In other words, not work that humans really want to do. And it only really pays off when a senior analyst is doing it, because they have the experience and hard-won instinct to know where to dig and what to look for. Agents can now do all of that grunt work, while the human moves up the stack to judgment.
Encoded experience is the moat
That doesn’t mean Agents replace decades of expert investigative knowledge, but rather Agents are used to encode and scale it. And that, Huger believes, is the new moat.
“The barrier to entry for everything is both narrowed, and it’s very shallow. So the question is, how do you become successful when code is not the barrier?”
He thinks the answer is the business-specific context that makes an Agent useful in a specific environment. APIs and data integration, he argues, are the easy part.

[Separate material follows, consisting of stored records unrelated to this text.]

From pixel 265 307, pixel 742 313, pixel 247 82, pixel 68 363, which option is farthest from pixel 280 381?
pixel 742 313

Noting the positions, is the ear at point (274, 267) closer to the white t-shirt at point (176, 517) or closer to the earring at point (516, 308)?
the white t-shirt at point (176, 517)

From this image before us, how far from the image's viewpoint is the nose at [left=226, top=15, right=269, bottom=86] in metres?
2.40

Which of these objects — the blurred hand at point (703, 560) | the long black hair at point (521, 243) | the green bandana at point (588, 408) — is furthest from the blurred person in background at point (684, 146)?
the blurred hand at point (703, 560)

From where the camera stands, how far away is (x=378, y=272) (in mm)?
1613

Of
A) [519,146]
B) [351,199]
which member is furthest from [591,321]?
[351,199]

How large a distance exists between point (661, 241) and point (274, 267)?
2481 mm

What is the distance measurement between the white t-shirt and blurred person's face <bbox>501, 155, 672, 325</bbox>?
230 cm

Most data sources have APIs, they’re fairly well structured, and they’re easy to integrate with. The hard part is the institutional knowledge that turns telemetry into investigation — who owns the asset, why it matters, who the VIPs are, what normal looks like for this VIP user, and what the Agent should expect.

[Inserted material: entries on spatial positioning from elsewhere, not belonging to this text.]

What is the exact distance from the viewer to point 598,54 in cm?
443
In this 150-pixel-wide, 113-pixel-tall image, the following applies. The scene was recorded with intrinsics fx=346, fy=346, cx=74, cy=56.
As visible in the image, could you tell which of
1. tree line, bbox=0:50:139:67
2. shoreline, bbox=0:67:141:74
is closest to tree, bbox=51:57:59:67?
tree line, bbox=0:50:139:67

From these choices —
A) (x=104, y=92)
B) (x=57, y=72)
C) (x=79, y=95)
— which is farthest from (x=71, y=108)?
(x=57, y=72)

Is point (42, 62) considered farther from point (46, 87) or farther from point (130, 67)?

“We spend a lot of time codifying that knowledge and then marrying it against the business context of where we’re deploying,” says Huger. “And when you couple that up with experience from somebody who’s been through thousands of real breaches, you end up with an Agent that’s highly capable.”

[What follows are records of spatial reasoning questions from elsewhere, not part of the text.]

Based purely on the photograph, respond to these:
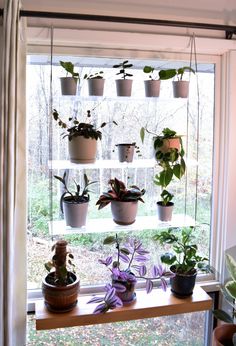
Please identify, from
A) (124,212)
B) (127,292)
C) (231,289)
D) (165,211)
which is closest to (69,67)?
(124,212)

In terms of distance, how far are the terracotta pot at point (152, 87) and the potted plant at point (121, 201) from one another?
1.55ft

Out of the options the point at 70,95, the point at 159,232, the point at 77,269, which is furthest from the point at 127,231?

“Nothing beats the hard-earned experience of an incident responder or somebody who has lived in these problems.”
Doing more with more
That’s why Huger doesn’t agree with the common narrative that AI in the SOC will immediately replace entry-level analyst roles.
“I’ve yet to meet a CISO who intentionally wishes to trim their budget. This is a space that has far more problems than hands, and that’s not likely to change anytime soon…I don’t think that the best approach right now is to…assume that you can cut staff with it. You can — but I don’t know that that’s the wisest decision to make.”
He frames it in terms of capacity rather than efficiency. Most Command Zero customers, he says, use the speed gain to do more, such as investigating issues they had previously triaged away, running threat hunts they couldn’t staff, and getting ahead of problems instead of always being on the back foot.
“They can certainly do more with less, but in many cases, they can simply do more with more.”
Over-reliance on automation could erode the exact investigation skills SOC teams need over the next several years. The Agent that handles archaeology ultimately depends on humans who have the expertise and judgment to correct it, retrain it, and tell it what to look for next.
Entry-level security analysts will no doubt find parts of their roles changing because of AI, but most organizations will want to continue employing them, because they are the future higher-tier analysts who will orchestrate the Agents.
As Dov Yoran, CEO and cofounder of Command Zero, put it last year, “You’ll certainly still need those Tier 2 and 3 [analysts] that have the experience…Where are those going to come from, if you all of a sudden kill your Tier 1 footprint?”
The end of asymmetry?
This is probably not the end of the fundamental asymmetry of cybersecurity. But there does seem to be a way of bending it in the defenders’ favor, and not in the way that “agentic SOC” makes you think.
It is a future more human than a fully autonomous SOC. The tools and platforms that actually bend the asymmetry will win on the depth of the context and expertise they carry into a specific environment, and how much the AI uplevels everyone on the team, regardless of experience. And it will depend on organizations that use what they gain in speed to do more, rather than using it as a license to do the same with less.
If the agentic SOC is anything, it is the freedom to do more with more.
*Editor’s Note: Insight Partners has invested in Command Zero.